1. Dispensa para amamentação ou aleitamento

Depois de gozar a licença de parentalidade, se a mãe continuar a amamentar o filho, tem direito a dispensa diária do trabalho, durante o tempo que durar a amamentação. Caso já não o faça, qualquer um dos pais tem direito à dispensa para aleitação, até o filho fazer um ano.

A dispensa diária é gozada em dois períodos distintos, com duração máxima de uma hora cada, salvo se tiver outra combinação com a empresa. No caso de gémeos, a dispensa diária é acrescida de 30 minutos por cada bebé. Se algum dos progenitores trabalhar a tempo parcial, a dispensa diária para amamentação ou aleitamento é reduzida na proporção do período normal de trabalho, mas não pode ser inferior a 30 minutos.

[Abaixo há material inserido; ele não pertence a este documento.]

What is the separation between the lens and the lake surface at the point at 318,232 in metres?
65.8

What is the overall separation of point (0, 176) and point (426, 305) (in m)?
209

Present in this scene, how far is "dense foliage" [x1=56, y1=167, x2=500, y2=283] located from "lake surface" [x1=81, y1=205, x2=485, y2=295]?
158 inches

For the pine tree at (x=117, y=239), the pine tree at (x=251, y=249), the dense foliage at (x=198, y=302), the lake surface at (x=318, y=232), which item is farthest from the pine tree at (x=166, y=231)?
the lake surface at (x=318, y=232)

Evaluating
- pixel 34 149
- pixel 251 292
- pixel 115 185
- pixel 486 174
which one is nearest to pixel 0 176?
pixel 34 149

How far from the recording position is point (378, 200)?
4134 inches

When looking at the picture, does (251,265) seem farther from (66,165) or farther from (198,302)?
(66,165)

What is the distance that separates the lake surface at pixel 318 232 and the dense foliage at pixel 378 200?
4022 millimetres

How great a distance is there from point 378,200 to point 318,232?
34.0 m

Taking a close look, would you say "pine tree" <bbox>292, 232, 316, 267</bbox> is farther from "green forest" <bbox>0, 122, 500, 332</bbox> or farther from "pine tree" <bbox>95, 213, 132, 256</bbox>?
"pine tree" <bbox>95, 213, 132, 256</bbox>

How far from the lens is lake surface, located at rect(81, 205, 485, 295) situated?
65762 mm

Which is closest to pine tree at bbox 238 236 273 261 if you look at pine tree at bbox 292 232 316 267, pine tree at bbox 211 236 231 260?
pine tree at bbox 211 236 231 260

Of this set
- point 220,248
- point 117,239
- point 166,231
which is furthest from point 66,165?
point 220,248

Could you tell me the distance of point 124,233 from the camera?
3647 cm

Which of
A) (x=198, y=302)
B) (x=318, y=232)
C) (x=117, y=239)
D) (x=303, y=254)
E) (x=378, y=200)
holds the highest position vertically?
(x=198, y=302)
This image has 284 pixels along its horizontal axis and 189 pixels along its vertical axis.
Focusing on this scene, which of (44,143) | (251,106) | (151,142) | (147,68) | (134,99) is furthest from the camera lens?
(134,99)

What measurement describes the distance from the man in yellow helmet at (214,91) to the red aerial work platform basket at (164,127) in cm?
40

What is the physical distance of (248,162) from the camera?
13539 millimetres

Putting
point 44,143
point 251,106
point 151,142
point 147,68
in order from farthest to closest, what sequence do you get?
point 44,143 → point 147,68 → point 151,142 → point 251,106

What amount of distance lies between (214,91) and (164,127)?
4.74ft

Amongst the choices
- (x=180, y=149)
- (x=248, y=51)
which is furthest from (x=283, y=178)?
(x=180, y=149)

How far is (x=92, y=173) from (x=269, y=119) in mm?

No caso de dispensa para amamentação, a trabalhadora deve comunicar ao empregador que amamenta o filho 10 dias antes do início da dispensa. Caso continue a amamentar para além do ano deverá apresentar um atestado médico. Se se tratar de dispensa para aleitação, o progenitor também terá que comunicar a intenção com a antecedência de dez dias relativamente ao início da dispensa. 

Remuneração: O Código do Trabalho não prevê qualquer redução do ordenado para a mãe ou pai que usufrua da dispensa para amamentação ou aleitamento.

 

2. Faltas para assistência a filho

Quando os filhos ficarem doentes, o trabalhador tem direito a faltar ao trabalho para prestar assistência. O número de dias que poderá faltar depende da idade do filho e acresce um dia por cada filho além do primeiro. Assim, segundo o Código do Trabalho, pode faltar 30 dias por ano no caso de ter um filho com menos de 12 anos. O número de dias baixa para 15, quando os descendentes tiverem mais de 12 anos ou se forem maiores de idade, mas continuem a fazer parte do agregado familiar. Em caso de hospitalização de filho com menos de 12 anos, poderá faltar durante todo o período que durar a estadia no hospital.

É importante referir que o pai e a mão não podem exercer este direito ao mesmo tempo. Para justificar esta falta, o empregador pode exigir uma prova do caráter inadiável e imprescindível da assistência, uma declaração de que o outro progenitor tem atividade profissional e não falta pelo mesmo motivo. No caso de hospitalização, será necessária uma declaração comprovativa passada pelo estabelecimento hospitalar.

Se o filho, independentemente da idade, tiver uma deficiência ou doença crónica, os pais têm direito a faltar 30 dias por ano ou durante todo o período de eventual hospitalização.

Remuneração: Quando o trabalhador faltar para dar assistência ao filho, a Segurança Social assegura uma remuneração que é equivalente a 65% da remuneração de referência. Nas situações em que a remuneração de referência é muito baixa, a lei estabelece um limite mínimo de 11,18 euros por dia. Saiba mais no Guia Prático da Segurança Social de Subsídio para Assistência a Filho.

Atenção:
Para ter direito a este subsídio, o médico terá de passar uma declaração médica (CIT), onde tem de constar a identificação do familiar doente e o grau de parentesco. Em caso de subsídio por assistência a filho, não é necessário  apresentar  requerimento na  Segurança Social, uma vez que este é  transmitido, electronicamente, pelos serviços de Saúde para os serviços da Segurança Social.